*EXERCISE AIM*: Set down every one of the following lines verbatim, without any alteration.

Lines of spatial question data:
───

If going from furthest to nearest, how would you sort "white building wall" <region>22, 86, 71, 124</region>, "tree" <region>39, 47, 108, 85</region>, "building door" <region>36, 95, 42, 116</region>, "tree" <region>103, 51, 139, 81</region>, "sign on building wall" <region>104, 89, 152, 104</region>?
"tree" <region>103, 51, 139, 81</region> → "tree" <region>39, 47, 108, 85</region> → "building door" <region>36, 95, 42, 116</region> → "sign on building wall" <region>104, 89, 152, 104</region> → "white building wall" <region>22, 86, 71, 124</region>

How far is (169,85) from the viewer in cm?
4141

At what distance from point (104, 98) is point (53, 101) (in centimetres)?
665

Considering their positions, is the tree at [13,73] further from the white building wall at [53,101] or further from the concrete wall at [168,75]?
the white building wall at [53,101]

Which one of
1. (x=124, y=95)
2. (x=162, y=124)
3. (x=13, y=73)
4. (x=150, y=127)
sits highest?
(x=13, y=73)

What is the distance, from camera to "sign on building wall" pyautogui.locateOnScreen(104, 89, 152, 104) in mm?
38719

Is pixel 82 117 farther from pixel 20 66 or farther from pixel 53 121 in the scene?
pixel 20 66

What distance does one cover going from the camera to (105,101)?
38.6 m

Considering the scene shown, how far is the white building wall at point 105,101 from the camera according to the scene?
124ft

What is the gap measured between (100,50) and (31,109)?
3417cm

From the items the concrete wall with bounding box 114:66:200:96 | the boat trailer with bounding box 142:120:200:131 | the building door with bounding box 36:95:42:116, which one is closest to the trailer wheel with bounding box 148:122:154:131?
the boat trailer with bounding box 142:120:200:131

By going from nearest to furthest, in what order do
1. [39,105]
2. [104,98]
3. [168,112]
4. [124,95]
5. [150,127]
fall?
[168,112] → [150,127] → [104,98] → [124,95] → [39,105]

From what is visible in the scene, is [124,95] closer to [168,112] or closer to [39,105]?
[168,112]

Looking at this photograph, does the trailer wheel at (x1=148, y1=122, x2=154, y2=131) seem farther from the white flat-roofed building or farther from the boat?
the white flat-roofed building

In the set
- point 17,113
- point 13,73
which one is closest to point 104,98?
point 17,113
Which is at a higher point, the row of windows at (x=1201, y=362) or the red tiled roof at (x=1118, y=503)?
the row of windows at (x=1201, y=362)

───

*EXPECTED ANSWER*:
If going from furthest to nearest, how would you sort "white building wall" <region>22, 86, 71, 124</region>, "tree" <region>39, 47, 108, 85</region>, "building door" <region>36, 95, 42, 116</region>, "tree" <region>103, 51, 139, 81</region>, "sign on building wall" <region>104, 89, 152, 104</region>?
"tree" <region>103, 51, 139, 81</region> → "tree" <region>39, 47, 108, 85</region> → "building door" <region>36, 95, 42, 116</region> → "sign on building wall" <region>104, 89, 152, 104</region> → "white building wall" <region>22, 86, 71, 124</region>

How far is (169,85) from the viewer in cm?
4141

At what distance from point (104, 98) is point (53, 101) (in centimetres)?
665

Considering their positions, is the tree at [13,73] further from the white building wall at [53,101] or further from the concrete wall at [168,75]?
the white building wall at [53,101]

Which one of
1. (x=124, y=95)
2. (x=162, y=124)
3. (x=13, y=73)
4. (x=150, y=127)
sits highest?
(x=13, y=73)

What is the distance, from camera to "sign on building wall" pyautogui.locateOnScreen(104, 89, 152, 104) in mm?
38719

Is pixel 82 117 farther from pixel 20 66 or farther from pixel 53 121 in the scene?
pixel 20 66

What distance does one cover going from the camera to (105,101)?
38.6 m

Considering the scene shown, how far is the white building wall at point 105,101 from the camera according to the scene?
124ft

What is the gap measured between (100,50) and (31,109)?
3417cm

From the items the concrete wall with bounding box 114:66:200:96 | the boat trailer with bounding box 142:120:200:131 | the building door with bounding box 36:95:42:116, which one is closest to the trailer wheel with bounding box 148:122:154:131?
the boat trailer with bounding box 142:120:200:131

By going from nearest to furthest, in what order do
1. [39,105]
2. [104,98]
3. [168,112]
4. [124,95]
5. [150,127]
fall?
[168,112] → [150,127] → [104,98] → [124,95] → [39,105]

From what is visible in the scene, is [124,95] closer to [168,112] or closer to [39,105]?
[168,112]

Looking at this photograph, does the trailer wheel at (x1=148, y1=122, x2=154, y2=131) seem farther from the white flat-roofed building or farther from the boat?
the white flat-roofed building

In the set
- point 17,113
- point 13,73
which one is closest to point 104,98?
point 17,113
Which is at a higher point, the row of windows at (x=1201, y=362) or the red tiled roof at (x=1118, y=503)?
the row of windows at (x=1201, y=362)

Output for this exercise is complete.